3:30 PM - 3:45 PM
[MAG33-01] Globally applicable high resolution burned area mapping by deep learning PlanetScope image pairs
★Invited Papers
Keywords:Fire, Burned area, PlanetScope, Deep Learning , Validation
Satellite data have a long provenance for fire monitoring and have been used to map systematically the area burned at medium and coarse spatial resolution. The commercial sector is providing satellite imagery with extraordinary new capabilities. Notably, the PlanetScope constellation acquires multispectral 3 m images on a global near daily basis that enables mapping of small and spatially fragmented burns that cannot be detected at coarser resolution. In our previously published research, we trained a conventional Unet deep learning model by transfer learning with 30 m Landsat-8 burned area annotation data and refined the model with a small set of PlanetScope interpreted 3 m image pairs. The model was applied to PlanetScope image pairs across Africa acquired one day apart, generating 3 m burned area maps with low (~12%) commission and omission errors. In this study, we present a new model and results derived using (i) globally distributed PlanetScope image pairs selected at locations informed by the NASA MODIS fire products and filtered using solar geometry and cloud-cover criteria, (ii) PlanetScope image pairs acquired from 1 to 16 days apart to better capture the variable temporal persistence of burned areas on the landscape and image acquisitions gaps, (iii) the Swin-Unet deep learning model that incorporates an advanced attention mechanism, (iv) active learning to derive 3 m burned/unburned annotation data set by iteratively retraining the model, manually refining the classified results, and then retraining the model with the refined results and new image pairs.
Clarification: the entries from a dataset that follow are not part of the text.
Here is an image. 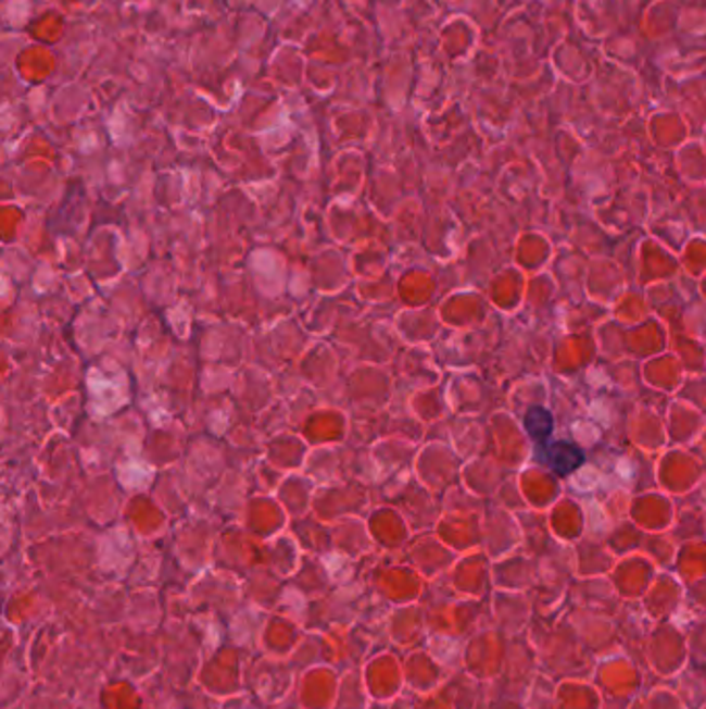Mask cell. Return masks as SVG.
<instances>
[{"instance_id":"obj_1","label":"cell","mask_w":706,"mask_h":709,"mask_svg":"<svg viewBox=\"0 0 706 709\" xmlns=\"http://www.w3.org/2000/svg\"><path fill=\"white\" fill-rule=\"evenodd\" d=\"M543 461L545 465L553 469L557 475L566 477L570 473H575L578 467L584 463V455L582 450L572 443H566V440H559V443H553L543 450Z\"/></svg>"},{"instance_id":"obj_2","label":"cell","mask_w":706,"mask_h":709,"mask_svg":"<svg viewBox=\"0 0 706 709\" xmlns=\"http://www.w3.org/2000/svg\"><path fill=\"white\" fill-rule=\"evenodd\" d=\"M525 430L534 443H545L553 432V415L543 407H532L525 415Z\"/></svg>"}]
</instances>
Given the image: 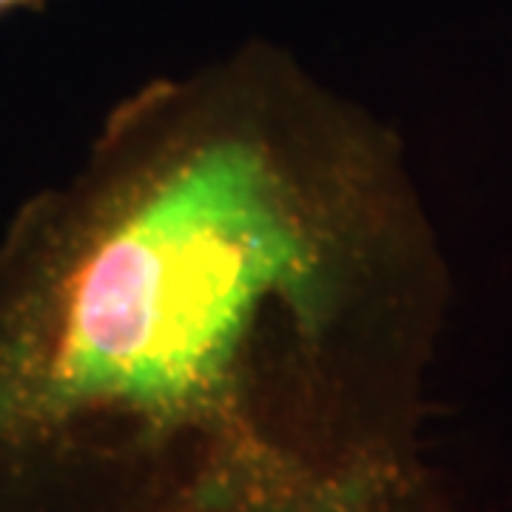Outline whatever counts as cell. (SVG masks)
<instances>
[{"label": "cell", "instance_id": "obj_1", "mask_svg": "<svg viewBox=\"0 0 512 512\" xmlns=\"http://www.w3.org/2000/svg\"><path fill=\"white\" fill-rule=\"evenodd\" d=\"M444 299L365 106L265 40L154 77L0 239V512H433Z\"/></svg>", "mask_w": 512, "mask_h": 512}, {"label": "cell", "instance_id": "obj_2", "mask_svg": "<svg viewBox=\"0 0 512 512\" xmlns=\"http://www.w3.org/2000/svg\"><path fill=\"white\" fill-rule=\"evenodd\" d=\"M46 0H0V15L18 12V9H40Z\"/></svg>", "mask_w": 512, "mask_h": 512}]
</instances>
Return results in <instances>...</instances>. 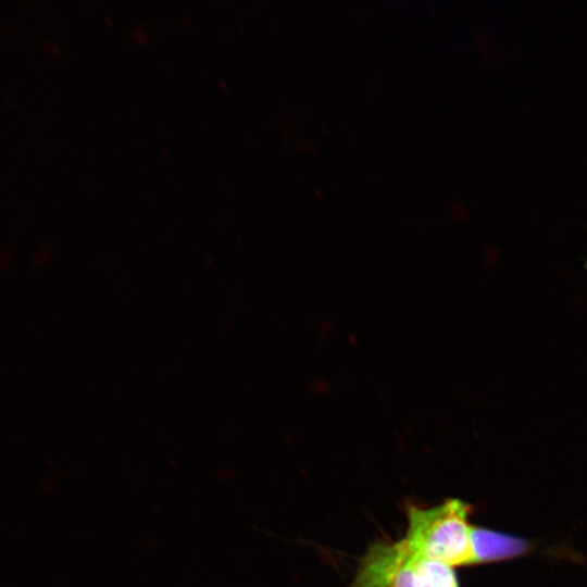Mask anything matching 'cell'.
Masks as SVG:
<instances>
[{
  "mask_svg": "<svg viewBox=\"0 0 587 587\" xmlns=\"http://www.w3.org/2000/svg\"><path fill=\"white\" fill-rule=\"evenodd\" d=\"M470 507L458 499L430 509L408 508L409 528L404 538L409 550L419 557L447 565L473 563Z\"/></svg>",
  "mask_w": 587,
  "mask_h": 587,
  "instance_id": "obj_1",
  "label": "cell"
},
{
  "mask_svg": "<svg viewBox=\"0 0 587 587\" xmlns=\"http://www.w3.org/2000/svg\"><path fill=\"white\" fill-rule=\"evenodd\" d=\"M410 555L404 539L394 544H376L363 558L352 587H390Z\"/></svg>",
  "mask_w": 587,
  "mask_h": 587,
  "instance_id": "obj_2",
  "label": "cell"
},
{
  "mask_svg": "<svg viewBox=\"0 0 587 587\" xmlns=\"http://www.w3.org/2000/svg\"><path fill=\"white\" fill-rule=\"evenodd\" d=\"M458 583L449 565L415 555L396 574L390 587H457Z\"/></svg>",
  "mask_w": 587,
  "mask_h": 587,
  "instance_id": "obj_3",
  "label": "cell"
},
{
  "mask_svg": "<svg viewBox=\"0 0 587 587\" xmlns=\"http://www.w3.org/2000/svg\"><path fill=\"white\" fill-rule=\"evenodd\" d=\"M470 539L473 563L515 557L528 547L521 538L485 528L472 527Z\"/></svg>",
  "mask_w": 587,
  "mask_h": 587,
  "instance_id": "obj_4",
  "label": "cell"
},
{
  "mask_svg": "<svg viewBox=\"0 0 587 587\" xmlns=\"http://www.w3.org/2000/svg\"><path fill=\"white\" fill-rule=\"evenodd\" d=\"M458 587V586H457Z\"/></svg>",
  "mask_w": 587,
  "mask_h": 587,
  "instance_id": "obj_5",
  "label": "cell"
}]
</instances>
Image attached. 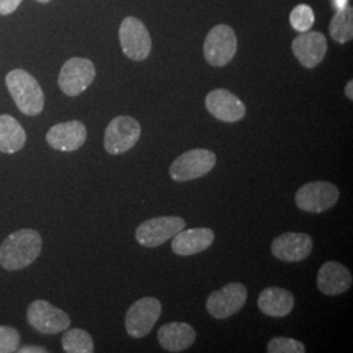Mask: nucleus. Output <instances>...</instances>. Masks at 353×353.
<instances>
[{
	"label": "nucleus",
	"instance_id": "obj_1",
	"mask_svg": "<svg viewBox=\"0 0 353 353\" xmlns=\"http://www.w3.org/2000/svg\"><path fill=\"white\" fill-rule=\"evenodd\" d=\"M42 252V237L34 229H20L0 245V265L7 271H19L32 265Z\"/></svg>",
	"mask_w": 353,
	"mask_h": 353
},
{
	"label": "nucleus",
	"instance_id": "obj_2",
	"mask_svg": "<svg viewBox=\"0 0 353 353\" xmlns=\"http://www.w3.org/2000/svg\"><path fill=\"white\" fill-rule=\"evenodd\" d=\"M6 85L17 109L28 117L42 113L45 96L34 76L26 70L16 68L6 76Z\"/></svg>",
	"mask_w": 353,
	"mask_h": 353
},
{
	"label": "nucleus",
	"instance_id": "obj_3",
	"mask_svg": "<svg viewBox=\"0 0 353 353\" xmlns=\"http://www.w3.org/2000/svg\"><path fill=\"white\" fill-rule=\"evenodd\" d=\"M141 127L130 115H118L110 121L105 130L103 147L109 154L118 156L132 150L139 141Z\"/></svg>",
	"mask_w": 353,
	"mask_h": 353
},
{
	"label": "nucleus",
	"instance_id": "obj_4",
	"mask_svg": "<svg viewBox=\"0 0 353 353\" xmlns=\"http://www.w3.org/2000/svg\"><path fill=\"white\" fill-rule=\"evenodd\" d=\"M341 196L336 185L325 181L307 182L297 190L294 201L296 205L305 212L322 214L332 208Z\"/></svg>",
	"mask_w": 353,
	"mask_h": 353
},
{
	"label": "nucleus",
	"instance_id": "obj_5",
	"mask_svg": "<svg viewBox=\"0 0 353 353\" xmlns=\"http://www.w3.org/2000/svg\"><path fill=\"white\" fill-rule=\"evenodd\" d=\"M204 58L212 67L227 65L237 52L234 30L225 24L214 26L204 39Z\"/></svg>",
	"mask_w": 353,
	"mask_h": 353
},
{
	"label": "nucleus",
	"instance_id": "obj_6",
	"mask_svg": "<svg viewBox=\"0 0 353 353\" xmlns=\"http://www.w3.org/2000/svg\"><path fill=\"white\" fill-rule=\"evenodd\" d=\"M216 165V154L210 150L196 148L181 154L170 165L169 174L176 182H188L210 173Z\"/></svg>",
	"mask_w": 353,
	"mask_h": 353
},
{
	"label": "nucleus",
	"instance_id": "obj_7",
	"mask_svg": "<svg viewBox=\"0 0 353 353\" xmlns=\"http://www.w3.org/2000/svg\"><path fill=\"white\" fill-rule=\"evenodd\" d=\"M119 42L128 59L141 62L152 50V38L147 26L139 19L128 16L119 26Z\"/></svg>",
	"mask_w": 353,
	"mask_h": 353
},
{
	"label": "nucleus",
	"instance_id": "obj_8",
	"mask_svg": "<svg viewBox=\"0 0 353 353\" xmlns=\"http://www.w3.org/2000/svg\"><path fill=\"white\" fill-rule=\"evenodd\" d=\"M28 323L45 335H55L71 326V318L62 309L45 300H36L28 306Z\"/></svg>",
	"mask_w": 353,
	"mask_h": 353
},
{
	"label": "nucleus",
	"instance_id": "obj_9",
	"mask_svg": "<svg viewBox=\"0 0 353 353\" xmlns=\"http://www.w3.org/2000/svg\"><path fill=\"white\" fill-rule=\"evenodd\" d=\"M161 312V303L154 297H143L132 303L125 318L127 334L135 339L147 336L159 321Z\"/></svg>",
	"mask_w": 353,
	"mask_h": 353
},
{
	"label": "nucleus",
	"instance_id": "obj_10",
	"mask_svg": "<svg viewBox=\"0 0 353 353\" xmlns=\"http://www.w3.org/2000/svg\"><path fill=\"white\" fill-rule=\"evenodd\" d=\"M96 77V67L87 58L68 59L58 76V85L64 94L76 97L85 92Z\"/></svg>",
	"mask_w": 353,
	"mask_h": 353
},
{
	"label": "nucleus",
	"instance_id": "obj_11",
	"mask_svg": "<svg viewBox=\"0 0 353 353\" xmlns=\"http://www.w3.org/2000/svg\"><path fill=\"white\" fill-rule=\"evenodd\" d=\"M186 228V221L178 216L154 217L140 224L135 237L144 248H157L173 239L176 233Z\"/></svg>",
	"mask_w": 353,
	"mask_h": 353
},
{
	"label": "nucleus",
	"instance_id": "obj_12",
	"mask_svg": "<svg viewBox=\"0 0 353 353\" xmlns=\"http://www.w3.org/2000/svg\"><path fill=\"white\" fill-rule=\"evenodd\" d=\"M248 300V290L241 283H229L212 292L205 303L207 312L214 319H227L239 313Z\"/></svg>",
	"mask_w": 353,
	"mask_h": 353
},
{
	"label": "nucleus",
	"instance_id": "obj_13",
	"mask_svg": "<svg viewBox=\"0 0 353 353\" xmlns=\"http://www.w3.org/2000/svg\"><path fill=\"white\" fill-rule=\"evenodd\" d=\"M205 108L216 119L225 123L239 122L246 114L245 103L236 94L223 88L214 89L207 94Z\"/></svg>",
	"mask_w": 353,
	"mask_h": 353
},
{
	"label": "nucleus",
	"instance_id": "obj_14",
	"mask_svg": "<svg viewBox=\"0 0 353 353\" xmlns=\"http://www.w3.org/2000/svg\"><path fill=\"white\" fill-rule=\"evenodd\" d=\"M292 51L305 68H314L325 59L327 38L316 30L303 32L293 39Z\"/></svg>",
	"mask_w": 353,
	"mask_h": 353
},
{
	"label": "nucleus",
	"instance_id": "obj_15",
	"mask_svg": "<svg viewBox=\"0 0 353 353\" xmlns=\"http://www.w3.org/2000/svg\"><path fill=\"white\" fill-rule=\"evenodd\" d=\"M313 252V240L306 233L287 232L271 243V252L283 262H301Z\"/></svg>",
	"mask_w": 353,
	"mask_h": 353
},
{
	"label": "nucleus",
	"instance_id": "obj_16",
	"mask_svg": "<svg viewBox=\"0 0 353 353\" xmlns=\"http://www.w3.org/2000/svg\"><path fill=\"white\" fill-rule=\"evenodd\" d=\"M87 135L85 125L75 119L51 127L46 134V141L55 151L74 152L84 145Z\"/></svg>",
	"mask_w": 353,
	"mask_h": 353
},
{
	"label": "nucleus",
	"instance_id": "obj_17",
	"mask_svg": "<svg viewBox=\"0 0 353 353\" xmlns=\"http://www.w3.org/2000/svg\"><path fill=\"white\" fill-rule=\"evenodd\" d=\"M316 285L326 296H339L351 288L352 274L339 262H326L318 271Z\"/></svg>",
	"mask_w": 353,
	"mask_h": 353
},
{
	"label": "nucleus",
	"instance_id": "obj_18",
	"mask_svg": "<svg viewBox=\"0 0 353 353\" xmlns=\"http://www.w3.org/2000/svg\"><path fill=\"white\" fill-rule=\"evenodd\" d=\"M214 241V230L210 228L182 229L173 239L172 250L176 255L190 256L207 250Z\"/></svg>",
	"mask_w": 353,
	"mask_h": 353
},
{
	"label": "nucleus",
	"instance_id": "obj_19",
	"mask_svg": "<svg viewBox=\"0 0 353 353\" xmlns=\"http://www.w3.org/2000/svg\"><path fill=\"white\" fill-rule=\"evenodd\" d=\"M160 345L168 352H182L190 348L196 339L194 327L185 322H170L161 326L157 332Z\"/></svg>",
	"mask_w": 353,
	"mask_h": 353
},
{
	"label": "nucleus",
	"instance_id": "obj_20",
	"mask_svg": "<svg viewBox=\"0 0 353 353\" xmlns=\"http://www.w3.org/2000/svg\"><path fill=\"white\" fill-rule=\"evenodd\" d=\"M258 307L265 316L283 318L292 313L294 307V296L284 288L268 287L261 292Z\"/></svg>",
	"mask_w": 353,
	"mask_h": 353
},
{
	"label": "nucleus",
	"instance_id": "obj_21",
	"mask_svg": "<svg viewBox=\"0 0 353 353\" xmlns=\"http://www.w3.org/2000/svg\"><path fill=\"white\" fill-rule=\"evenodd\" d=\"M26 143V132L12 115H0V152L12 154L21 151Z\"/></svg>",
	"mask_w": 353,
	"mask_h": 353
},
{
	"label": "nucleus",
	"instance_id": "obj_22",
	"mask_svg": "<svg viewBox=\"0 0 353 353\" xmlns=\"http://www.w3.org/2000/svg\"><path fill=\"white\" fill-rule=\"evenodd\" d=\"M328 32L331 38L338 43H347L353 38V10L350 4H345L334 14Z\"/></svg>",
	"mask_w": 353,
	"mask_h": 353
},
{
	"label": "nucleus",
	"instance_id": "obj_23",
	"mask_svg": "<svg viewBox=\"0 0 353 353\" xmlns=\"http://www.w3.org/2000/svg\"><path fill=\"white\" fill-rule=\"evenodd\" d=\"M62 347L67 353L94 352V343L88 331L83 328L67 330L62 336Z\"/></svg>",
	"mask_w": 353,
	"mask_h": 353
},
{
	"label": "nucleus",
	"instance_id": "obj_24",
	"mask_svg": "<svg viewBox=\"0 0 353 353\" xmlns=\"http://www.w3.org/2000/svg\"><path fill=\"white\" fill-rule=\"evenodd\" d=\"M314 21H316L314 11L307 4H299L290 12V26L296 32L303 33V32L310 30V28L314 26Z\"/></svg>",
	"mask_w": 353,
	"mask_h": 353
},
{
	"label": "nucleus",
	"instance_id": "obj_25",
	"mask_svg": "<svg viewBox=\"0 0 353 353\" xmlns=\"http://www.w3.org/2000/svg\"><path fill=\"white\" fill-rule=\"evenodd\" d=\"M305 351H306V347L303 343L292 338H284V336L271 339L267 345L268 353H303Z\"/></svg>",
	"mask_w": 353,
	"mask_h": 353
},
{
	"label": "nucleus",
	"instance_id": "obj_26",
	"mask_svg": "<svg viewBox=\"0 0 353 353\" xmlns=\"http://www.w3.org/2000/svg\"><path fill=\"white\" fill-rule=\"evenodd\" d=\"M21 341L19 330L11 326H0V353L17 352Z\"/></svg>",
	"mask_w": 353,
	"mask_h": 353
},
{
	"label": "nucleus",
	"instance_id": "obj_27",
	"mask_svg": "<svg viewBox=\"0 0 353 353\" xmlns=\"http://www.w3.org/2000/svg\"><path fill=\"white\" fill-rule=\"evenodd\" d=\"M23 0H0V14L7 16L14 12Z\"/></svg>",
	"mask_w": 353,
	"mask_h": 353
},
{
	"label": "nucleus",
	"instance_id": "obj_28",
	"mask_svg": "<svg viewBox=\"0 0 353 353\" xmlns=\"http://www.w3.org/2000/svg\"><path fill=\"white\" fill-rule=\"evenodd\" d=\"M17 352L20 353H48L49 351L45 347L41 345H24L21 348L17 350Z\"/></svg>",
	"mask_w": 353,
	"mask_h": 353
},
{
	"label": "nucleus",
	"instance_id": "obj_29",
	"mask_svg": "<svg viewBox=\"0 0 353 353\" xmlns=\"http://www.w3.org/2000/svg\"><path fill=\"white\" fill-rule=\"evenodd\" d=\"M345 96L352 101L353 100V81L352 80H350L348 83H347V85H345Z\"/></svg>",
	"mask_w": 353,
	"mask_h": 353
},
{
	"label": "nucleus",
	"instance_id": "obj_30",
	"mask_svg": "<svg viewBox=\"0 0 353 353\" xmlns=\"http://www.w3.org/2000/svg\"><path fill=\"white\" fill-rule=\"evenodd\" d=\"M345 4H348V0H336L338 8H343Z\"/></svg>",
	"mask_w": 353,
	"mask_h": 353
},
{
	"label": "nucleus",
	"instance_id": "obj_31",
	"mask_svg": "<svg viewBox=\"0 0 353 353\" xmlns=\"http://www.w3.org/2000/svg\"><path fill=\"white\" fill-rule=\"evenodd\" d=\"M36 1H38V3H49L50 0H36Z\"/></svg>",
	"mask_w": 353,
	"mask_h": 353
}]
</instances>
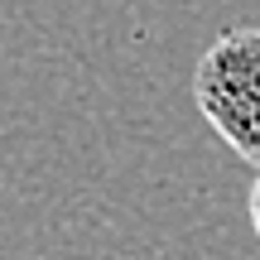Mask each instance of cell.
<instances>
[{"mask_svg":"<svg viewBox=\"0 0 260 260\" xmlns=\"http://www.w3.org/2000/svg\"><path fill=\"white\" fill-rule=\"evenodd\" d=\"M251 226H255V236H260V178H255V188H251Z\"/></svg>","mask_w":260,"mask_h":260,"instance_id":"cell-2","label":"cell"},{"mask_svg":"<svg viewBox=\"0 0 260 260\" xmlns=\"http://www.w3.org/2000/svg\"><path fill=\"white\" fill-rule=\"evenodd\" d=\"M193 96L207 125L246 164H260V29H232L198 58Z\"/></svg>","mask_w":260,"mask_h":260,"instance_id":"cell-1","label":"cell"}]
</instances>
The final Swin-Unet took more than one month to train on 4 NVIDIA Tesla V100S GPUs with >1.2 million 256 × 256 3 m pixel patches extracted from 1,124 annotated image pairs. A global biome-based validation on 486 annotated image pairs not used in the model training, covering 66,445 km², indicates very high accuracy of the 3 m burned area maps (3.4% commission and 4.7% omission errors). This research demonstrates the feasibility of wildfire monitoring at scales never undertaken before, enabling potentially transformative research on the role of small fires in the global carbon cycle, as well as provision of accurate and timely datasets to support fire suppression and post-fire operations, including in the wildland urban interface where disastrous fires are increasingly occurring.